SR: I have a special history, being brought up as a Jew in a Zionist household, so I had quite a lot of emotional links with Israel. In the 1967 war, I actually volunteered to fight on the Israeli side, they didn't call me but I was part of a queue outside the Israeli embassy. It took me a long time before I realized the actual nature of Israeli society, which had expropriated the people who lived on that land before them to create an essentially apartheid society. My partner and I also had a long history of being engaged in anti-racist activities of the sort that you would expect from someone who's a 1960s radical. In light of the increasingly oppressive actions of the Israeli government two years ago, we were wondering what civil society could do about this. Somehow the European research systems regard Israel as part of Europe. And we thought that this is an extraordinary anomaly. Here is a country which is in breach of the European Convention on Human Rights and in breach of more than 200 United Nations resolutions, so what can we do? One thing that you can do is to point out this anomaly and, just as there was a civil society boycott of apartheid South Africa, we could ask for a moratorium on European research collaboration with Israel under the EU Framework agreements, and that's what we wrote. It's a very simple letter, circulated to a few colleagues and friends, and everyone wanted to sign it. So after a week we sent it as a letter to The Guardian [UK newspaper] with, I think, something like 120 signatures on it. The French set up a website with a different version of the call, which then became a call for a boycott, and suddenly out of this simple letter was a major polarization of people. We expected that some people wouldn't agree with it, but there was huge pressure on everyone who had signed the original petition.

"The idea that you can divorce science from the social context in which it's done is completely naive."

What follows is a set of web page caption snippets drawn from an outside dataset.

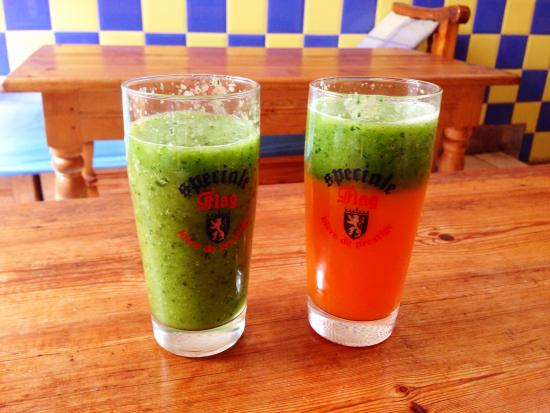 Chez Yassine : Cucumber and Clementine & Carrot & Clementine with Cucumberr
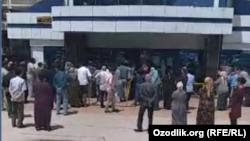 Xalq banki Olmazor tumani filiali binosi oldida pensionerlar navbatda turibdi, 19 may, 2020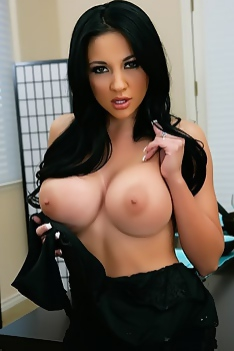 Audrey Bitoni Poses Solo To Show Her Big Juggs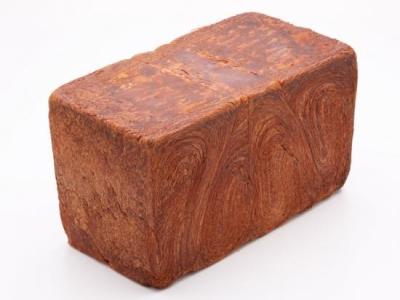 クロワッサン生地を使った「「究極のクロワッサン食パン」など、幅広い製パン技術が学べます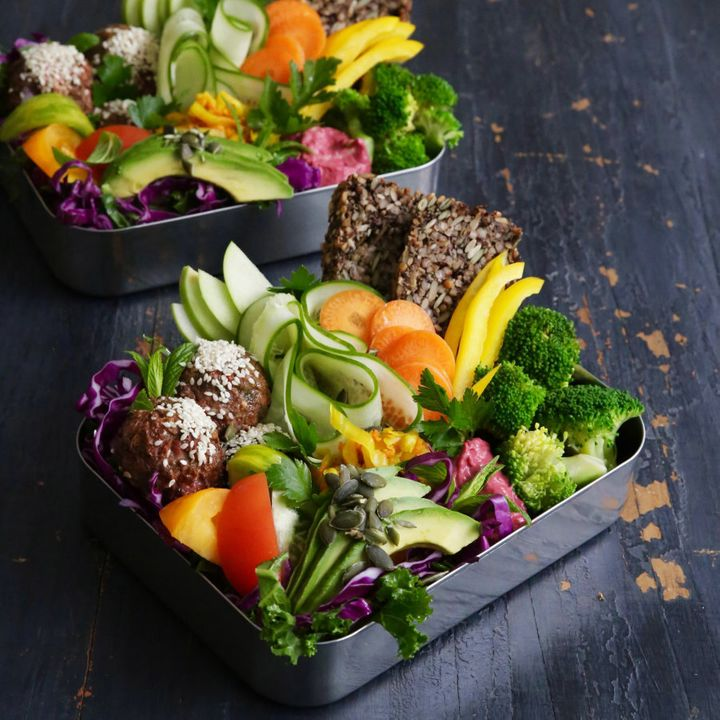 Fill a bowl or lunch box with salad, toast and meatballs for a light, fresh lunch or dinner.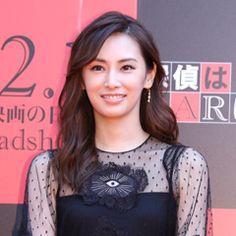北川景子出演映画「探偵はBARにいる3」のジャパンプレミアが10/24(火)都内で行われ、監督・キャストと共に北川が登壇した。 同作は…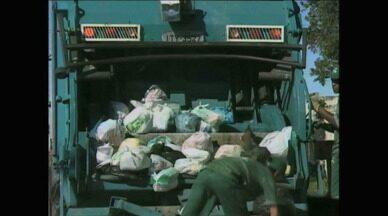 Empresa responsável por coleta de lixo em Rio Grande, RS, admite atraso - Supervisor afirma que atraso é pontual.
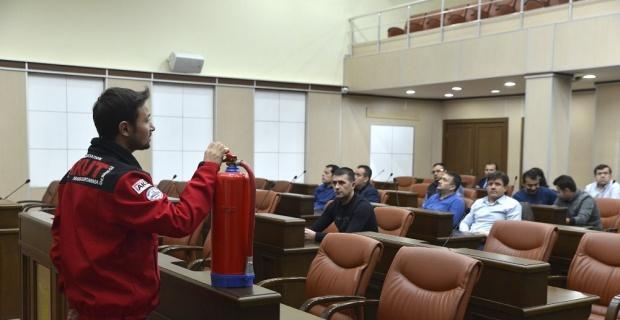 """Akut'tan belediye personeline """"Temel Yangın Güvenliği Eğitimi"""""""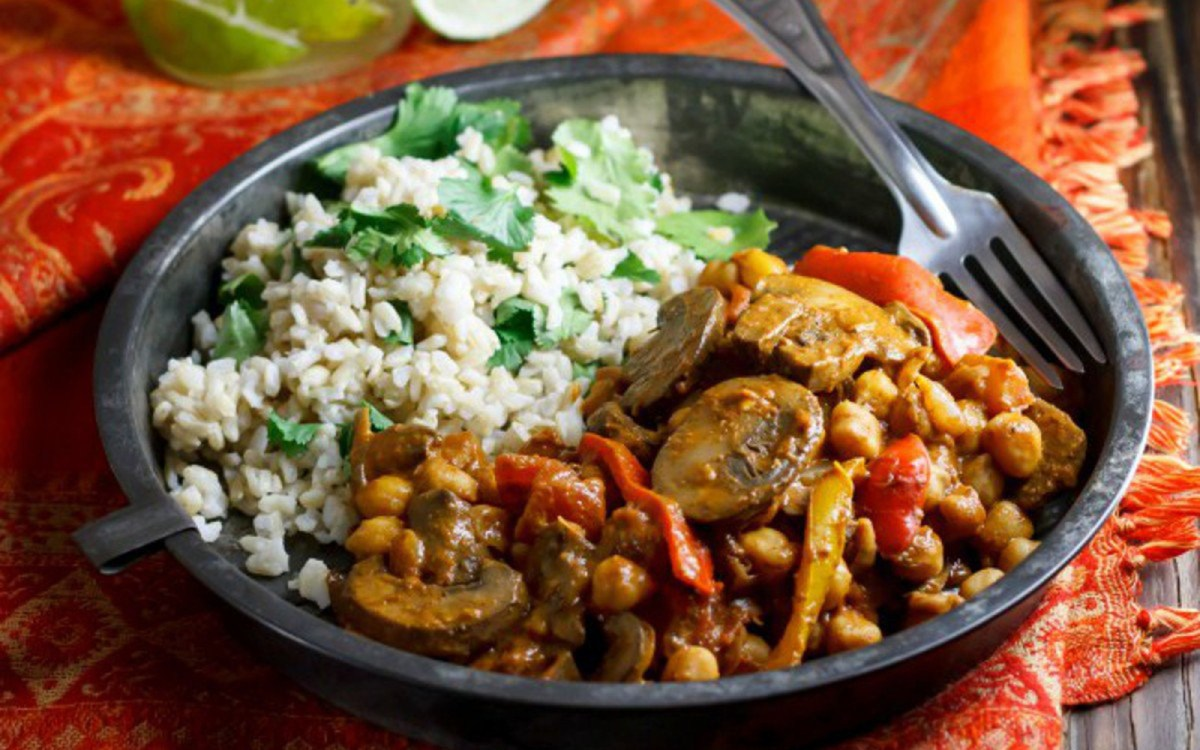 15 hearty stews chilis and curries that would make the best pot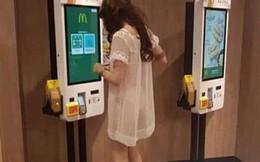 'Đau mắt' cảnh cô gái đi mua đồ với chiếc váy mỏng như màn tuyn, nhìn thấu cả nội y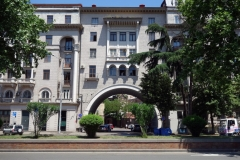 Stalinistisk arkitektur längs Nikoloz Baratashvili Streets, Tbilisi.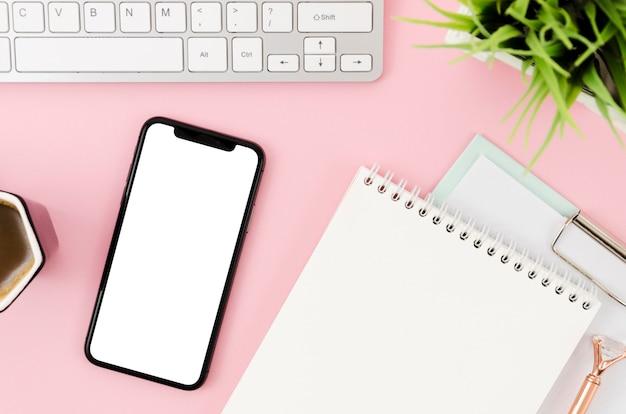 Plat lag smartphonemodel met klembord en toetsenbord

ER: Were you surprised about this?

SR: I was surprised at the intensity of it, that was quite educational. I didn't expect that the EU would fold over and Philippe Busquin would say "you're right" and "we're going to cancel the arrangements". But what I also didn't expect was the intensity of the personal hate mail directed at every individual who'd signed it, or the pressure to lose public positions or to resign from editorial boards. I'm used to dealing with political arguments, but that sort of passionate hate says something about the nature and complexity of the problem in trying to make Israelis understand that the only satisfactory solution for Israel is to accept the legitimacy of the Palestinian demand for statehood and the return of the refugees Israel drove away from their homes and land.

ER: Some of your critics maintain that the basis of science is freedom, and science should not be a political tool.

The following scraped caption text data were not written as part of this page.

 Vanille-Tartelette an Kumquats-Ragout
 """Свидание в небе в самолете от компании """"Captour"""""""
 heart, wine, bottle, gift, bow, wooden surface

SR: It's a ridiculous argument. If you look at the EU Framework Programme, it is driven by economic and political criteria. This is not free science, this is science that is directed towards particular goals and if we call for a moratorium on scientific collaboration with Israel, we are calling for a moratorium on something which is in itself a political engagement. The idea that you can divorce science from the social context in which it's done is completely naive.

ER: Professor Rose, thank you for the interview.